Saved entries
****************************************

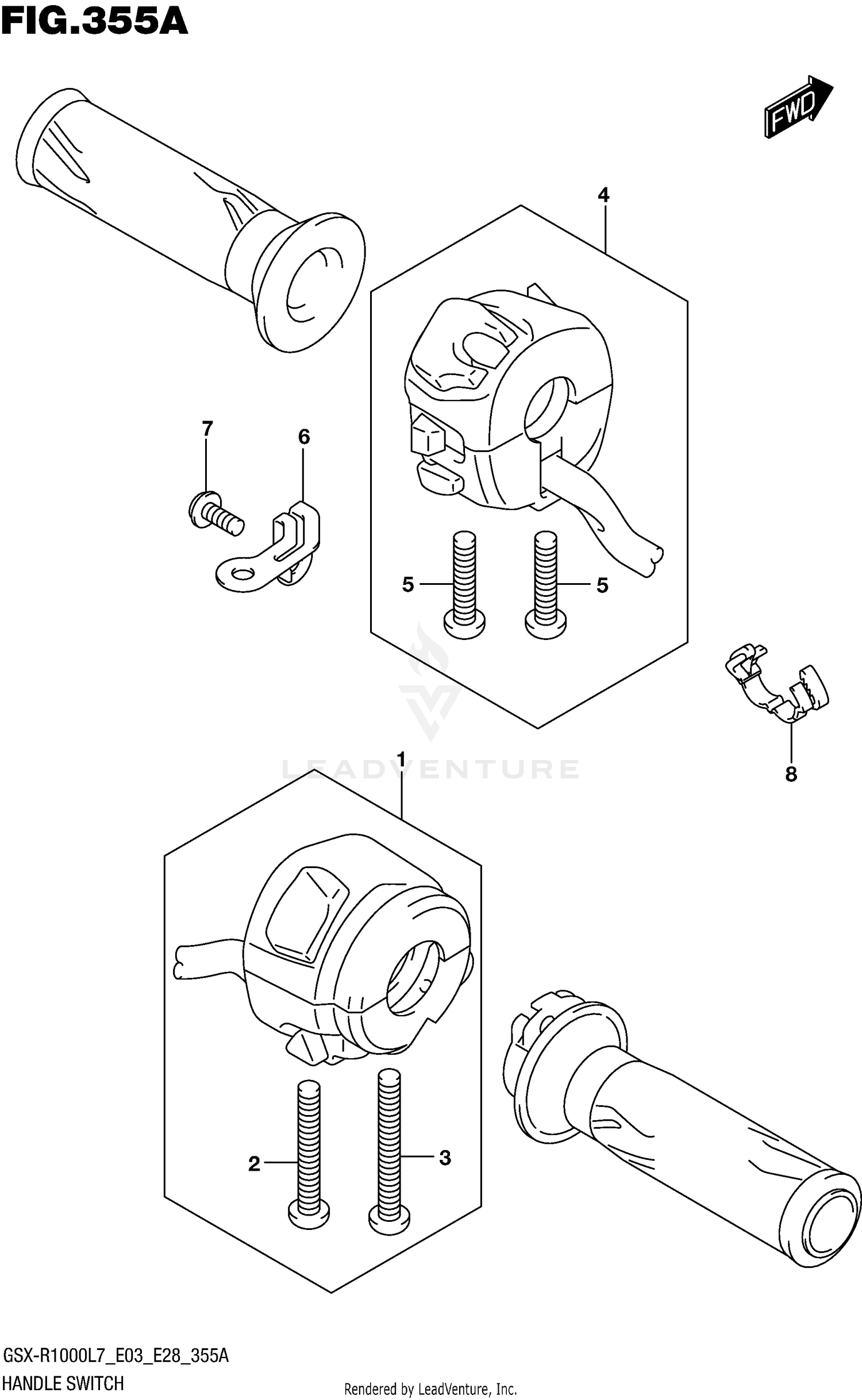 FIG.355A

FWD

4

7

6

5

5

8

LEADVENTURE

1

2

3

GSX-R1000L7_E03_E28_355A
HANDLE SWITCH

Rendered by LeadVenture, Inc.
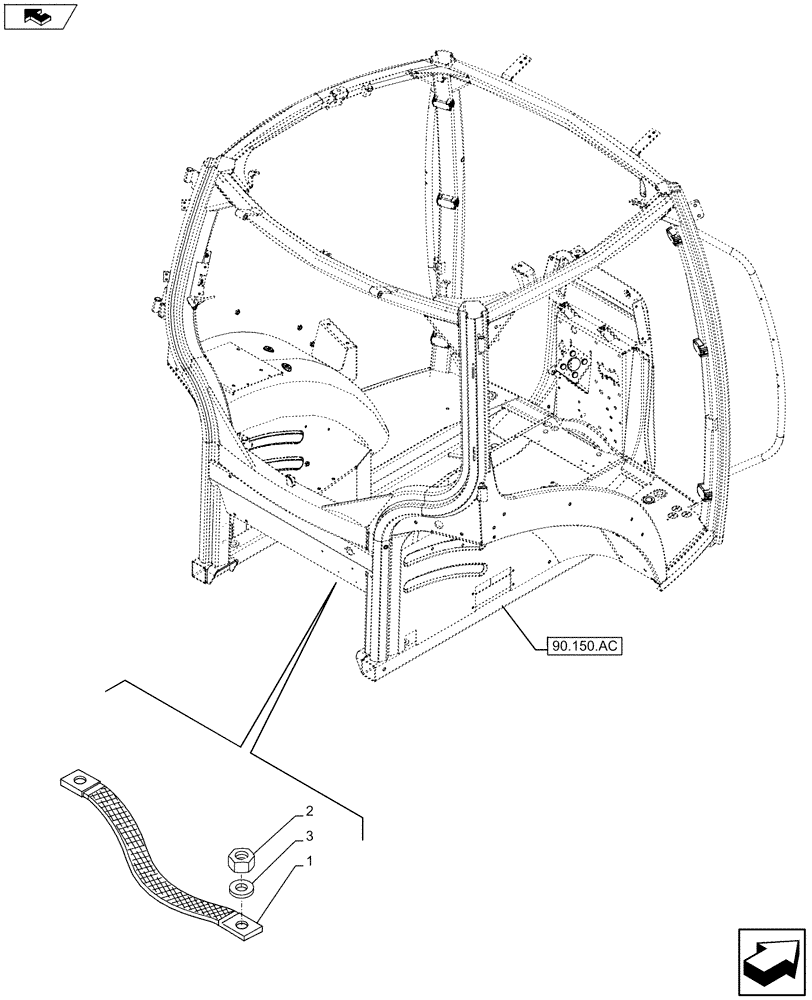 90.150.AC
2
3
1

****************************************

[TASK ITEM]:
Return all the data above as written, leaving out only the pictures.

[SOLVED PROBLEM]:
 FIG.355A

FWD

4

7

6

5

5

8

LEADVENTURE

1

2

3

GSX-R1000L7_E03_E28_355A
HANDLE SWITCH

Rendered by LeadVenture, Inc.
 90.150.AC
2
3
1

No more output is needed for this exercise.